January 4, 2017

Ready for Another Health Care Debate?

Although I voted for President Obama in 2008, it did not take long for me to find myself feeling both disappointed with him and frustrated by his approach to many important issues. I believe he made a serious mistake right from the beginning by refusing to hold his predecessor accountable for war crimes, and I fault him for being so eager for bipartisanship that he botched countless negotiations with Republicans. Eight years later, there are many things about his presidency that I have come to admire and many that I still detest. I'm in no position to evaluate his overall legacy; that task will be left to historians in the future.

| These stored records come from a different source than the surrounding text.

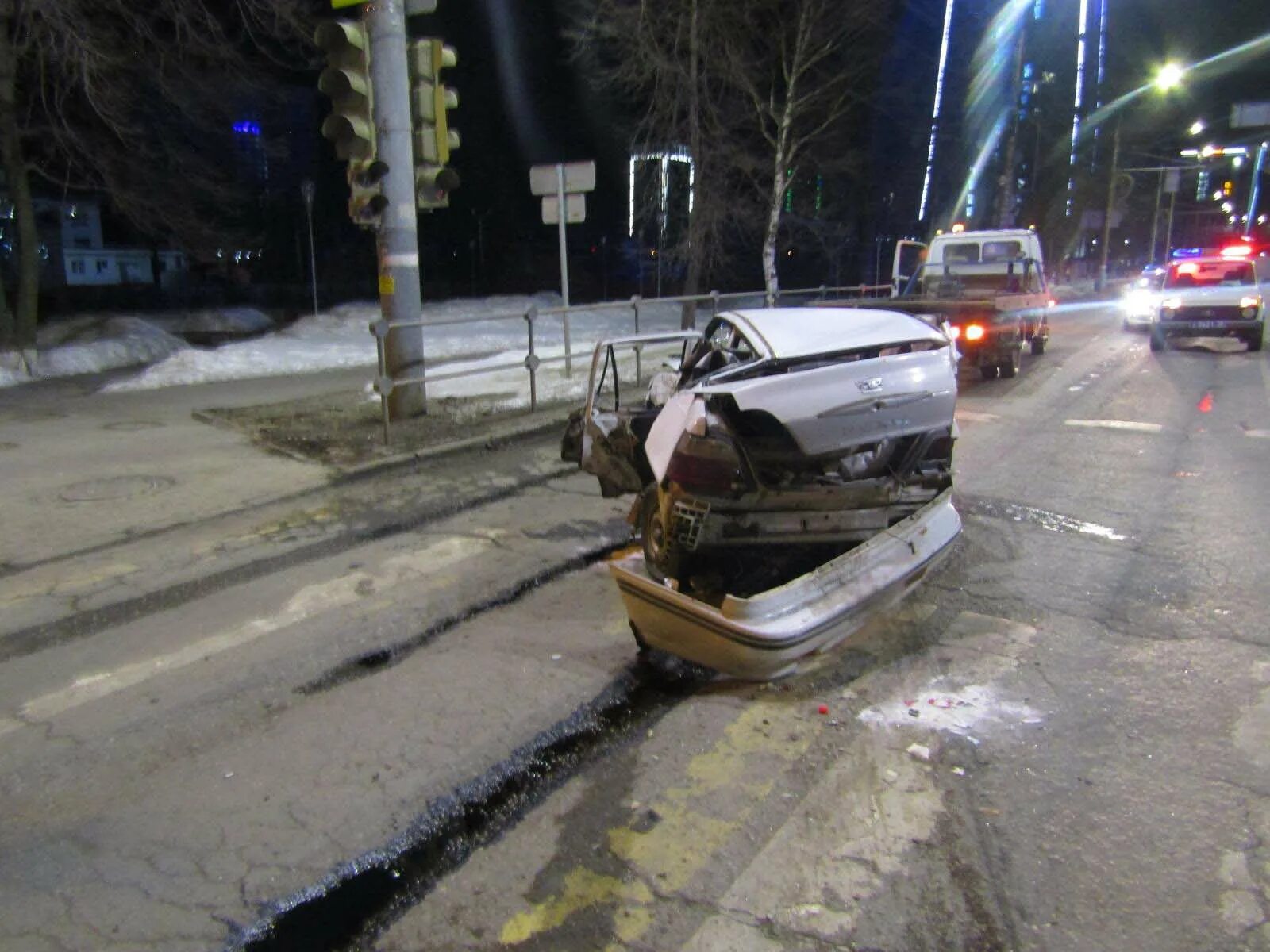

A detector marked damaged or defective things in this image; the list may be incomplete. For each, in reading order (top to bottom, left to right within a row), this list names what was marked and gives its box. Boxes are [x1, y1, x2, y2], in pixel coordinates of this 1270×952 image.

severely crushed car [565, 305, 965, 676]
detached car bumper [616, 489, 965, 679]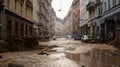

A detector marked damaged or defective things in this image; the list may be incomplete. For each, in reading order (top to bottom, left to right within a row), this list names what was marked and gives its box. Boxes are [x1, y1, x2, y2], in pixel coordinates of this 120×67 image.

damaged road surface [0, 38, 120, 67]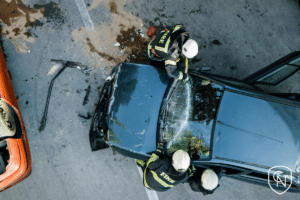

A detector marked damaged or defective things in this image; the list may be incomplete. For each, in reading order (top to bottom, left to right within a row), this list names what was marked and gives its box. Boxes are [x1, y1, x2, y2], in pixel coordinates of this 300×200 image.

damaged car [0, 46, 31, 191]
crumpled hood [106, 63, 170, 154]
shattered windshield [162, 76, 223, 160]
damaged car [90, 50, 300, 193]
crumpled hood [212, 90, 300, 172]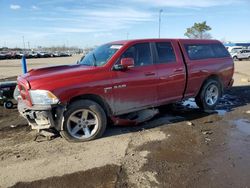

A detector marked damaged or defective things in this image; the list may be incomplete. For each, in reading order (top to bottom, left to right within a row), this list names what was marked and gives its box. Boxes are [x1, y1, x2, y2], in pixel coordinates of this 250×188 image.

damaged front bumper [18, 100, 65, 131]
damaged red truck [16, 39, 233, 142]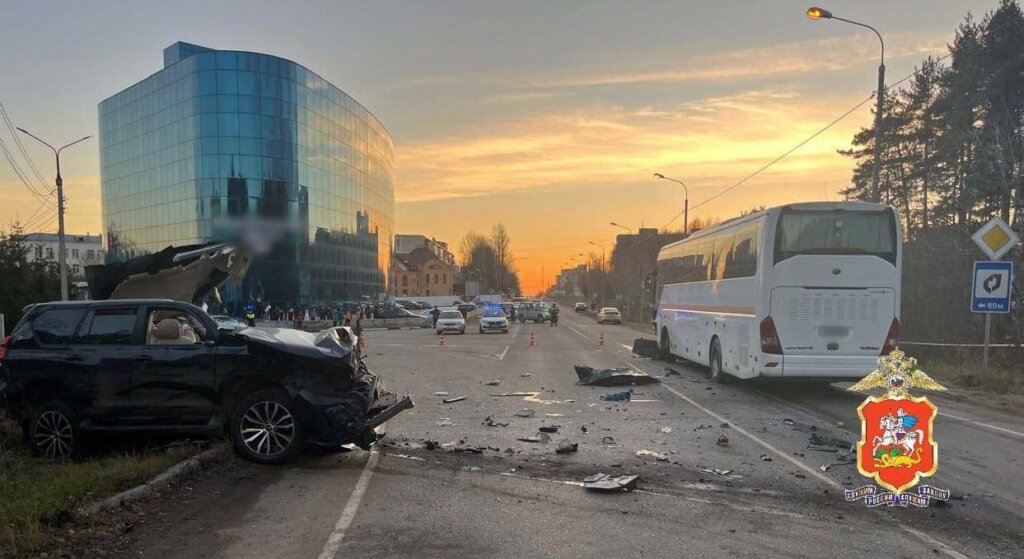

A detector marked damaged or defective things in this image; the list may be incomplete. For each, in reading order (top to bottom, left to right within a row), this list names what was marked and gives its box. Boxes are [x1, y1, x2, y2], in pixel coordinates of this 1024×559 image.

severely damaged suv [4, 302, 412, 464]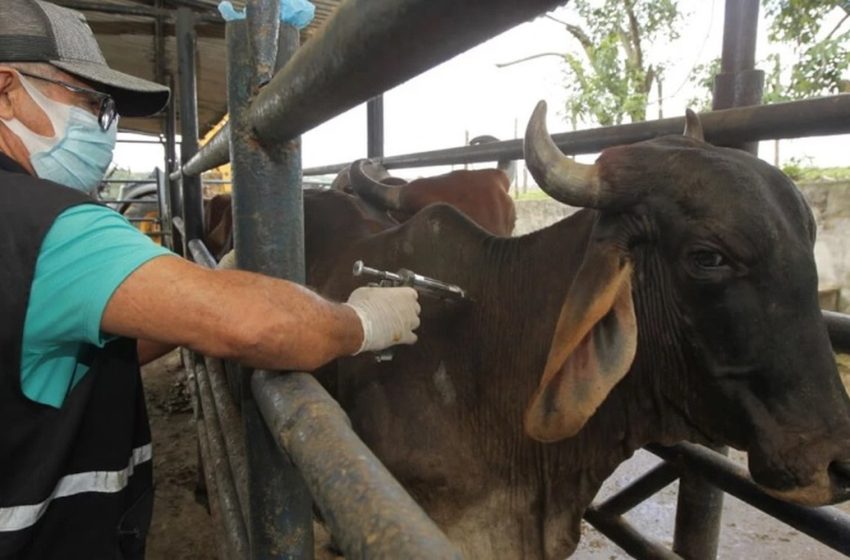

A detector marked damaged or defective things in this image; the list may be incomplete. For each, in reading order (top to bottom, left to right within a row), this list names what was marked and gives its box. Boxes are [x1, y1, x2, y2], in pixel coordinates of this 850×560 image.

rusty metal pipe [252, 372, 464, 560]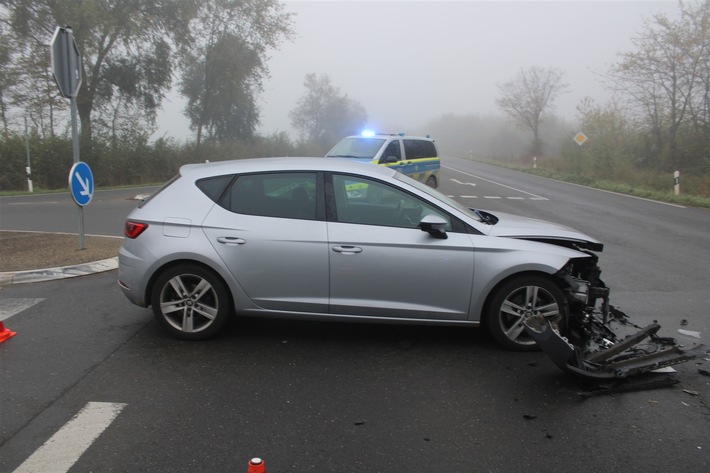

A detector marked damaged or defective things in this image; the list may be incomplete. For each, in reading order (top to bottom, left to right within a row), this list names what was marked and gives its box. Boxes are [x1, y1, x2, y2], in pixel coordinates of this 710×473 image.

damaged silver car [118, 157, 708, 378]
crumpled hood [484, 210, 608, 251]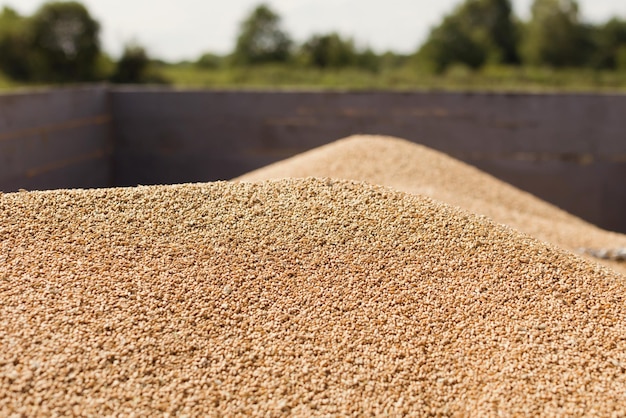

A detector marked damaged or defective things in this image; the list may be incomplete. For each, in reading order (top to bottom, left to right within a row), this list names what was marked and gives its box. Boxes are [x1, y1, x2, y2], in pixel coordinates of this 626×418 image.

rusty metal panel [0, 86, 112, 191]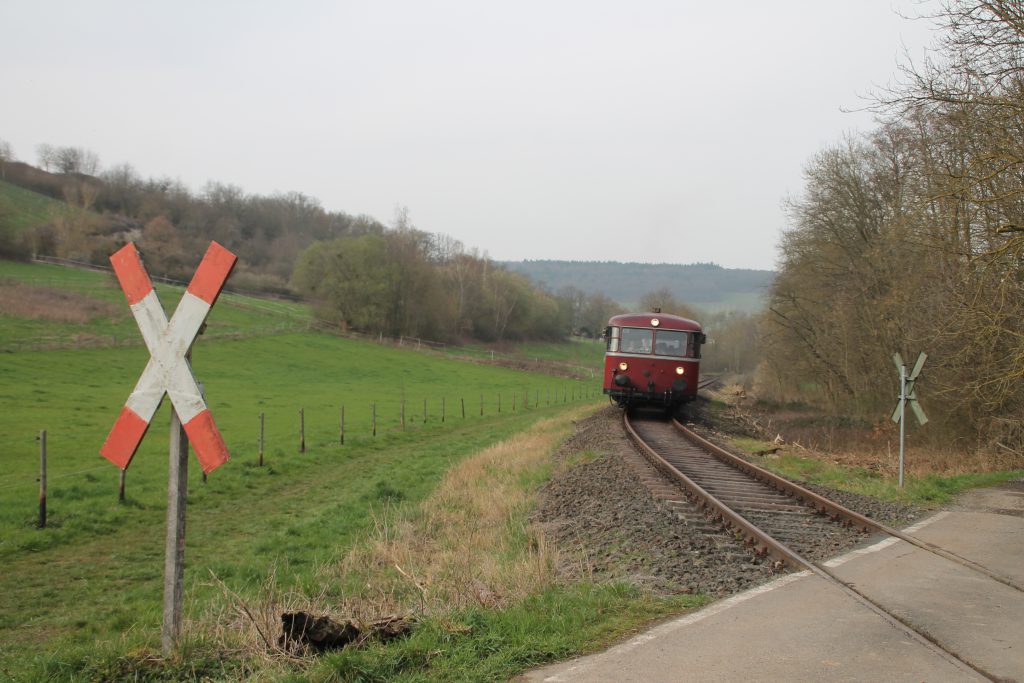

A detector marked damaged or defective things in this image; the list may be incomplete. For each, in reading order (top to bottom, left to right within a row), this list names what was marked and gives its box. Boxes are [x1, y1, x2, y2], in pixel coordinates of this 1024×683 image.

rusty rail track [620, 414, 1020, 680]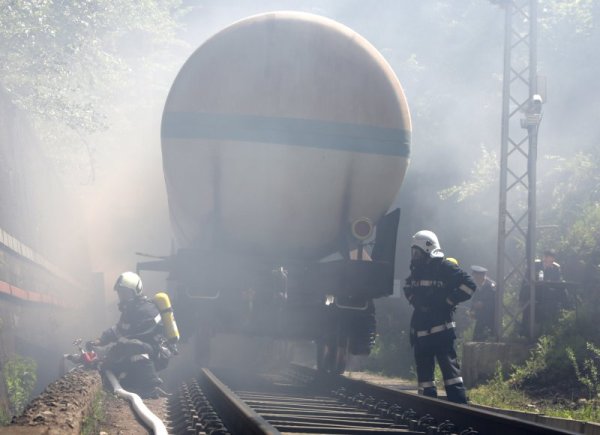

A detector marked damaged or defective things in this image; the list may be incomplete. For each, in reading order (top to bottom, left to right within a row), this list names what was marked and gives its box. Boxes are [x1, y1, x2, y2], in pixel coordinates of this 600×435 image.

rusty metal structure [492, 0, 544, 340]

That having been said, I must admit that I find it more than a little sad to see what is happening with the Affordable Care Act (ACA) now that a majority of my fellow citizens have decided that they want Republicans to control all branches of government. President-elect Trump is going to find it awfully difficult not to repeal the ACA even though it is becoming apparent that his party has no clear idea how they might replace it. It was such a central part of his campaign and one of the few areas where he clearly has the overwhelming support of Republicans in Congress that it seems unlikely that he could backtrack now even if he wanted to do so.

What's so sad about it? The prospect of millions of Americans losing their health insurance is the main thing that comes to mind. People who could not afford health insurance prior to the ACA are at risk for losing their coverage entirely. The very idea of living in a country where health care is viewed not as a right but as a privilege (or even a luxury) is incredibly sad. People go broke because of health care costs, and that just doesn't seem right to me.

Another thing I find sad about this is that the failure of the ACA seems to be due, in large part, to yet another messaging failure on the part of the Democrats. They have had years to explain the ACA to the public and sell the legislation. They have not figured out how to do so successfully, and now it appears that they are scrambling around trying to figure out how to muster enough public support to deter Congressional Republicans from repealing it. It seems like far too little and much too late. And this is merely the latest example of the Democrats losing the messaging battle to Republicans. We have seen this again and again.

It has been disappointing to see health insurance premiums rising under the ACA. This has led many to wonder whether it ever should have been described as "affordable." At the same time, we are now being told by desperate Democrats that health care premiums would have risen even higher if it was not for the ACA. This is likely true, but it reminds us once again that the ACA was a piss-poor substitute for the single-payer system we needed and still need. If there is a solution to exorbitant health care costs that does not involve moving us to a single-payer system, I'm not sure what it would be. Most of the rest of the world seems to do well with single-payer, but we refuse to kick the insurance companies out of the picture to our collective detriment.

And yes, I am even sad for the working class Americans who voted for Trump and other Republicans without fully understanding what this was likely to mean for their access to affordable health care. I get to see it up close every day in Mississippi. The people who are most likely to be adversely impacted by Republican policies continue to vote for Republican candidates. And when things get worse for them under Republican leadership, which they inevitably do, they become even more firm in their support for Republicans and even angrier at the Democrats.